**Required actions**
1) Rewrite the passage about the broken jar below from "Rivlin added that" to "piece them together.", substituting "conservation specialist" for "restoration expert".
2) According to the passage about the broken jar below, why did the museum's restoration expert expect the repairs to be fairly simple?

**Source passage**
□ □ □ □ □ □ □

Last month, a family from northern Israel was visiting the museum when their youngest son tipped over the jar, which smashed into pieces.

Alex Geller, the boy’s father, said his son — the youngest of three — is exceptionally curious, and that the moment he heard the crash, “please let that not be my child” was the first thought that raced through his head.

The jar has been on display at the Hecht Museum in Haifa for 35 years. It was one of the only containers of its size and from that period still complete when it was discovered.

The Bronze Age jar is one of many artifacts exhibited out in the open, part of the Hecht Museum’s vision of letting visitors explore history without glass barriers, said Inbal Rivlin, the director of the museum, which is associated with Haifa University in northern Israel.

It was likely used to hold wine or oil, and dates back to between 2200 and 1500 B.C.

Rivlin and the museum decided to turn the moment, which captured international attention, into a teaching moment, inviting the Geller family back for a special visit and hands-on activity to illustrate the restoration process.

Rivlin added that the incident provided a welcome distraction from the ongoing war in Gaza. “Well, he’s just a kid. So I think that somehow it touches the heart of the people in Israel and around the world,“ said Rivlin.

Roee Shafir, a restoration expert at the museum, said the repairs would be fairly simple, as the pieces were from a single, complete jar. Archaeologists often face the more daunting task of sifting through piles of shards from multiple objects and trying to piece them together.

Experts used 3D technology, hi-resolution videos, and special glue to painstakingly reconstruct the large jar.

Less than two weeks after it broke, the jar went back on display at the museum. The gluing process left small hairline cracks, and a few pieces are missing, but the jar’s impressive size remains.

The only noticeable difference in the exhibit was a new sign reading “please don’t touch.”

□ □ □ □ □ □ □

**Data**
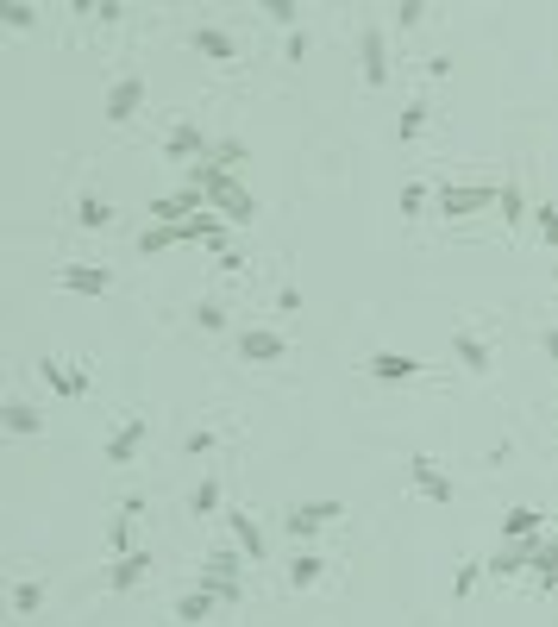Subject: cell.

□ □ □ □ □ □ □

**Written responses**
1)
Rivlin added that the incident provided a welcome distraction from the ongoing war in Gaza. “Well, he’s just a kid. So I think that somehow it touches the heart of the people in Israel and around the world,“ said Rivlin.

Roee Shafir, a conservation specialist at the museum, said the repairs would be fairly simple, as the pieces were from a single, complete jar. Archaeologists often face the more daunting task of sifting through piles of shards from multiple objects and trying to piece them together.

2) The repairs were expected to be fairly simple because all the pieces came from a single, complete jar. Archaeologists often face the harder task of sorting through piles of shards from multiple objects and trying to piece them together.